begin EXERCISE MATERIALS

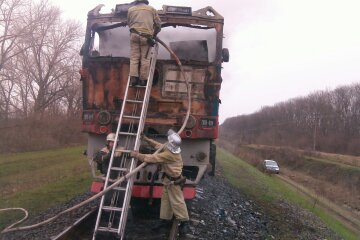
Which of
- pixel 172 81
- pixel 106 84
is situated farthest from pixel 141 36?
pixel 106 84

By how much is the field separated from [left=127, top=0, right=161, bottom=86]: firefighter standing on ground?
4.13m

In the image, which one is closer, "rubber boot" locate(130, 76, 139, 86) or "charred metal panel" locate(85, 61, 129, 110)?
"rubber boot" locate(130, 76, 139, 86)

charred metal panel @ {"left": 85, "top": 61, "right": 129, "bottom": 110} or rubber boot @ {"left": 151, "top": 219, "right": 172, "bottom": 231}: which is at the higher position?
charred metal panel @ {"left": 85, "top": 61, "right": 129, "bottom": 110}

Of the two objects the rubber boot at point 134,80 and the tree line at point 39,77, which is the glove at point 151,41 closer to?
the rubber boot at point 134,80

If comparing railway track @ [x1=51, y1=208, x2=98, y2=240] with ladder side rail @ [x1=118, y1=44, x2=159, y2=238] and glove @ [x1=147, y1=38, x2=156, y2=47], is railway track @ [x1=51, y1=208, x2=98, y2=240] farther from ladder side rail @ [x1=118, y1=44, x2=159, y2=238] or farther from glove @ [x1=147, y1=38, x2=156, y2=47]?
glove @ [x1=147, y1=38, x2=156, y2=47]

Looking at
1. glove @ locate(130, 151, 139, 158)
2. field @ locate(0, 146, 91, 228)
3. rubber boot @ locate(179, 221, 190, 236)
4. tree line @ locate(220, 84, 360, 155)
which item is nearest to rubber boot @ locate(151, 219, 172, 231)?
rubber boot @ locate(179, 221, 190, 236)

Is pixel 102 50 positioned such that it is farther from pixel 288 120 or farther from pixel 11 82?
pixel 288 120

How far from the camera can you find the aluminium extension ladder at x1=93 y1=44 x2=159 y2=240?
6.13m

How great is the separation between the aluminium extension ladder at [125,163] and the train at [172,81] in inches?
16.7

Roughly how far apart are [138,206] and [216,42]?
3.85 m

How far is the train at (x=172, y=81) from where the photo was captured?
26.8 ft

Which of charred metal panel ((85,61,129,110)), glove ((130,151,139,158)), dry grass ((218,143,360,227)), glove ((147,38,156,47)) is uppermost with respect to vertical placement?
glove ((147,38,156,47))

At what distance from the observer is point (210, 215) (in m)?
8.70

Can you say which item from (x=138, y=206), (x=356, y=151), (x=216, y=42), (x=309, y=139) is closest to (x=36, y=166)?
(x=138, y=206)
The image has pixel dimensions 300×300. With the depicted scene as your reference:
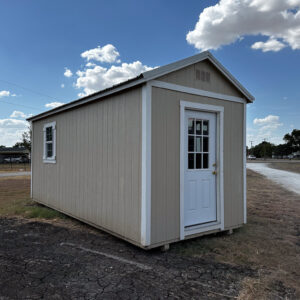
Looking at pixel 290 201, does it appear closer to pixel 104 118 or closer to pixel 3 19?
pixel 104 118

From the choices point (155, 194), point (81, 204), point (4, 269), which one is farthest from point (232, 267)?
point (81, 204)

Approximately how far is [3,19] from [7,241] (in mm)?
11444

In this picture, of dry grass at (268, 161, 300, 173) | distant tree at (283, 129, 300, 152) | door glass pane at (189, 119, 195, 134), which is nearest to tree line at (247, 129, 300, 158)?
distant tree at (283, 129, 300, 152)

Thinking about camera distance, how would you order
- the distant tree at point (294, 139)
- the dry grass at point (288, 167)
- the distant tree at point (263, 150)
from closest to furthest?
the dry grass at point (288, 167), the distant tree at point (263, 150), the distant tree at point (294, 139)

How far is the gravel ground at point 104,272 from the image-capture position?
2.53 m

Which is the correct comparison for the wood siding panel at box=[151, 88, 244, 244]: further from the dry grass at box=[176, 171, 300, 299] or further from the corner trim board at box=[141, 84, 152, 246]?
the dry grass at box=[176, 171, 300, 299]

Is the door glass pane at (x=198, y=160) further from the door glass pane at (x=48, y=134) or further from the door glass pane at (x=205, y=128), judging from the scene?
the door glass pane at (x=48, y=134)

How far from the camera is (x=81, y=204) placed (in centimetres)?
519

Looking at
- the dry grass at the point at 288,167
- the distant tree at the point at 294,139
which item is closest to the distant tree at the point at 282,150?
the distant tree at the point at 294,139

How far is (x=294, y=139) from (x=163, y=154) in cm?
9201

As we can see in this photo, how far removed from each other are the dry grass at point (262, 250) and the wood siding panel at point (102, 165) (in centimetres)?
112

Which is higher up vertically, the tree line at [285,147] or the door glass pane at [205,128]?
the tree line at [285,147]

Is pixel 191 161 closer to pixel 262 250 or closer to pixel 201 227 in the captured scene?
pixel 201 227

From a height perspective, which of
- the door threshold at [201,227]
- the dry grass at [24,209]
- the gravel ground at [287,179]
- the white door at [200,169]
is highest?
the white door at [200,169]
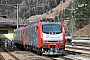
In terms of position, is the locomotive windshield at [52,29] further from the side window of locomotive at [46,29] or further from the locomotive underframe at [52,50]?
the locomotive underframe at [52,50]

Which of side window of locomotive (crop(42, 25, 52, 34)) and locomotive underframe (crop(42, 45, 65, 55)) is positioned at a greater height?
side window of locomotive (crop(42, 25, 52, 34))

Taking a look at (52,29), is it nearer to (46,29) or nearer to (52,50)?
(46,29)

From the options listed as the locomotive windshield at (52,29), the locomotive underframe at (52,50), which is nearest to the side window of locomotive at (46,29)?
the locomotive windshield at (52,29)

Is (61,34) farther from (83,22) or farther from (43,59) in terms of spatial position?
(83,22)

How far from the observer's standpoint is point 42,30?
24359mm

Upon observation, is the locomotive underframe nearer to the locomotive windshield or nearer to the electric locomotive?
the electric locomotive

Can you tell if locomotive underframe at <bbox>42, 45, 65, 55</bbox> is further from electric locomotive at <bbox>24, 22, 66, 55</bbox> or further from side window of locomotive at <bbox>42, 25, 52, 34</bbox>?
side window of locomotive at <bbox>42, 25, 52, 34</bbox>

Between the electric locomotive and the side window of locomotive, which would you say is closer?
the electric locomotive

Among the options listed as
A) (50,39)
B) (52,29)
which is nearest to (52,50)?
(50,39)

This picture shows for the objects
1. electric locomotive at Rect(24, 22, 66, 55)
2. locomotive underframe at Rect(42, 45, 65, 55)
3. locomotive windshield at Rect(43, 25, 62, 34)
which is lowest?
locomotive underframe at Rect(42, 45, 65, 55)

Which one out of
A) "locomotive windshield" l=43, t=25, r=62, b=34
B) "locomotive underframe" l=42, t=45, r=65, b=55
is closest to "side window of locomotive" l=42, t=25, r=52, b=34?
"locomotive windshield" l=43, t=25, r=62, b=34

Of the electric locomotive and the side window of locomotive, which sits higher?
the side window of locomotive

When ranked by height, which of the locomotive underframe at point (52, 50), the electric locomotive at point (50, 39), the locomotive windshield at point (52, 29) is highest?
the locomotive windshield at point (52, 29)

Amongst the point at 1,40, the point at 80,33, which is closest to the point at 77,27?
the point at 80,33
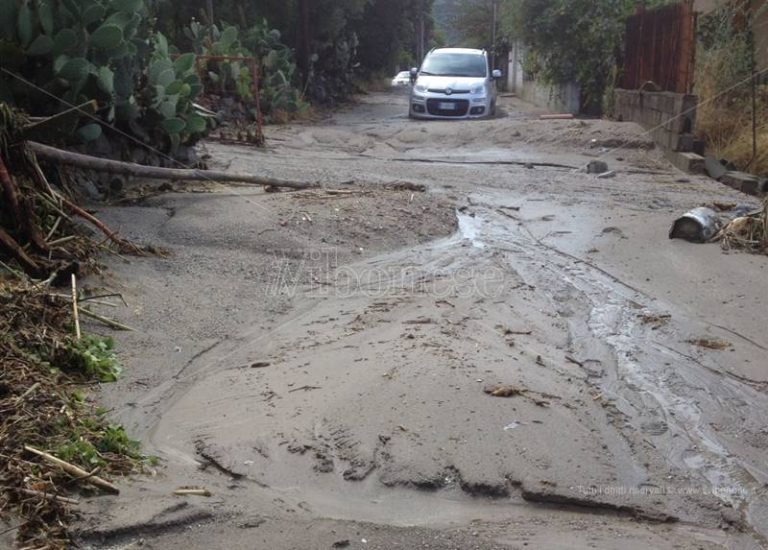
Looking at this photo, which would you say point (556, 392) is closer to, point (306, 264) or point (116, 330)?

end EXERCISE MATERIALS

_WORK TO COMPLETE_: Reproduce the material word for word. Any pictures should be left out of the copy.

_RESULT OF THIS EXERCISE_:
Which of
- pixel 172 81
- pixel 106 84
is situated farthest from pixel 141 36?
pixel 106 84

By how much is the field separated from [left=127, top=0, right=161, bottom=86]: firefighter standing on ground?
4.13m

In the image, which one is closer, "rubber boot" locate(130, 76, 139, 86) or "charred metal panel" locate(85, 61, 129, 110)?
"rubber boot" locate(130, 76, 139, 86)

charred metal panel @ {"left": 85, "top": 61, "right": 129, "bottom": 110} or rubber boot @ {"left": 151, "top": 219, "right": 172, "bottom": 231}: which is at the higher position?
charred metal panel @ {"left": 85, "top": 61, "right": 129, "bottom": 110}

Of the two objects the rubber boot at point 134,80 and the tree line at point 39,77, which is the glove at point 151,41 closer to?
the rubber boot at point 134,80

If comparing railway track @ [x1=51, y1=208, x2=98, y2=240] with ladder side rail @ [x1=118, y1=44, x2=159, y2=238] and glove @ [x1=147, y1=38, x2=156, y2=47], is railway track @ [x1=51, y1=208, x2=98, y2=240] farther from ladder side rail @ [x1=118, y1=44, x2=159, y2=238] or farther from glove @ [x1=147, y1=38, x2=156, y2=47]?
glove @ [x1=147, y1=38, x2=156, y2=47]

Looking at
1. glove @ locate(130, 151, 139, 158)
2. field @ locate(0, 146, 91, 228)
3. rubber boot @ locate(179, 221, 190, 236)
4. tree line @ locate(220, 84, 360, 155)
which item is nearest to rubber boot @ locate(151, 219, 172, 231)?
rubber boot @ locate(179, 221, 190, 236)

Is pixel 102 50 positioned such that it is farther from pixel 288 120 or farther from pixel 11 82?
pixel 288 120

How far from the camera can you find the aluminium extension ladder at x1=93 y1=44 x2=159 y2=240?
6.13m

How great is the separation between the aluminium extension ladder at [125,163] and the train at [172,81] in inches?
16.7

Roughly how far apart are [138,206] and [216,42]?
3.85 m

How far is the train at (x=172, y=81) from where the photo was captured?
26.8 ft

Which of charred metal panel ((85,61,129,110)), glove ((130,151,139,158)), dry grass ((218,143,360,227)), glove ((147,38,156,47)) is uppermost with respect to vertical placement?
glove ((147,38,156,47))

At what distance from the observer is point (210, 215) (in m)?
8.70

Can you say which item from (x=138, y=206), (x=356, y=151), (x=216, y=42), (x=309, y=139) is closest to (x=36, y=166)?
(x=138, y=206)
The image has pixel dimensions 300×300. With the depicted scene as your reference:
Looking at pixel 290 201, does it appear closer to pixel 104 118 or closer to pixel 3 19?
pixel 104 118

From the choices point (155, 194), point (81, 204), point (4, 269), which one is farthest from point (232, 267)?
point (81, 204)

Approximately how far is [3,19] from [7,241] (in mm)?
11444

In this picture, of dry grass at (268, 161, 300, 173) | distant tree at (283, 129, 300, 152) | door glass pane at (189, 119, 195, 134), which is nearest to tree line at (247, 129, 300, 158)?
distant tree at (283, 129, 300, 152)

Thinking about camera distance, how would you order
- the distant tree at point (294, 139)
- the dry grass at point (288, 167)
- the distant tree at point (263, 150)
from closest to furthest?
the dry grass at point (288, 167), the distant tree at point (263, 150), the distant tree at point (294, 139)

How far is the gravel ground at point 104,272 from the image-capture position?
2.53 m

Which is the correct comparison for the wood siding panel at box=[151, 88, 244, 244]: further from the dry grass at box=[176, 171, 300, 299] or further from the corner trim board at box=[141, 84, 152, 246]?
the dry grass at box=[176, 171, 300, 299]

Is the door glass pane at (x=198, y=160) further from the door glass pane at (x=48, y=134) or further from the door glass pane at (x=205, y=128), judging from the scene?
the door glass pane at (x=48, y=134)

How far from the camera is (x=81, y=204) placed (in centimetres)?
519

Looking at
- the dry grass at the point at 288,167
- the distant tree at the point at 294,139
which item is closest to the distant tree at the point at 282,150?
the distant tree at the point at 294,139

How far is (x=294, y=139) from (x=163, y=154) in cm?
9201

As we can see in this photo, how far removed from each other are the dry grass at point (262, 250) and the wood siding panel at point (102, 165) (in centimetres)?
112

Which is higher up vertically, the tree line at [285,147] or the door glass pane at [205,128]?
the tree line at [285,147]

Is pixel 191 161 closer to pixel 262 250 or closer to pixel 201 227 in the captured scene?
pixel 201 227

From a height perspective, which of
- the door threshold at [201,227]
- the dry grass at [24,209]
- the gravel ground at [287,179]
- the white door at [200,169]
is highest?
the white door at [200,169]
In terms of position, is the locomotive windshield at [52,29] further from the side window of locomotive at [46,29] or further from the locomotive underframe at [52,50]?
the locomotive underframe at [52,50]

Which of side window of locomotive (crop(42, 25, 52, 34)) and locomotive underframe (crop(42, 45, 65, 55)) is positioned at a greater height?
side window of locomotive (crop(42, 25, 52, 34))

Taking a look at (52,29), is it nearer to (46,29) or nearer to (52,50)?
(46,29)

From the options listed as the locomotive windshield at (52,29), the locomotive underframe at (52,50), which is nearest to the side window of locomotive at (46,29)?
the locomotive windshield at (52,29)

Is (61,34) farther from (83,22) or farther from (43,59) in terms of spatial position?
(83,22)

How far from the observer's standpoint is point 42,30?
24359mm

Upon observation, is the locomotive underframe nearer to the locomotive windshield or nearer to the electric locomotive?
the electric locomotive

Can you tell if locomotive underframe at <bbox>42, 45, 65, 55</bbox> is further from electric locomotive at <bbox>24, 22, 66, 55</bbox> or further from side window of locomotive at <bbox>42, 25, 52, 34</bbox>?
side window of locomotive at <bbox>42, 25, 52, 34</bbox>

Between the electric locomotive and the side window of locomotive, which would you say is closer?
the electric locomotive

Among the options listed as
A) (50,39)
B) (52,29)
which is nearest to (52,50)?
(50,39)

This picture shows for the objects
1. electric locomotive at Rect(24, 22, 66, 55)
2. locomotive underframe at Rect(42, 45, 65, 55)
3. locomotive windshield at Rect(43, 25, 62, 34)
which is lowest?
locomotive underframe at Rect(42, 45, 65, 55)

Which one out of
A) "locomotive windshield" l=43, t=25, r=62, b=34
B) "locomotive underframe" l=42, t=45, r=65, b=55
is closest to "side window of locomotive" l=42, t=25, r=52, b=34?
"locomotive windshield" l=43, t=25, r=62, b=34

Of the electric locomotive and the side window of locomotive, which sits higher?
the side window of locomotive

When ranked by height, which of the locomotive underframe at point (52, 50), the electric locomotive at point (50, 39), the locomotive windshield at point (52, 29) is highest?
the locomotive windshield at point (52, 29)

Amongst the point at 1,40, the point at 80,33, which is closest to the point at 77,27?
the point at 80,33
Looking at this photo, which would you say point (556, 392) is closer to, point (306, 264) or point (116, 330)?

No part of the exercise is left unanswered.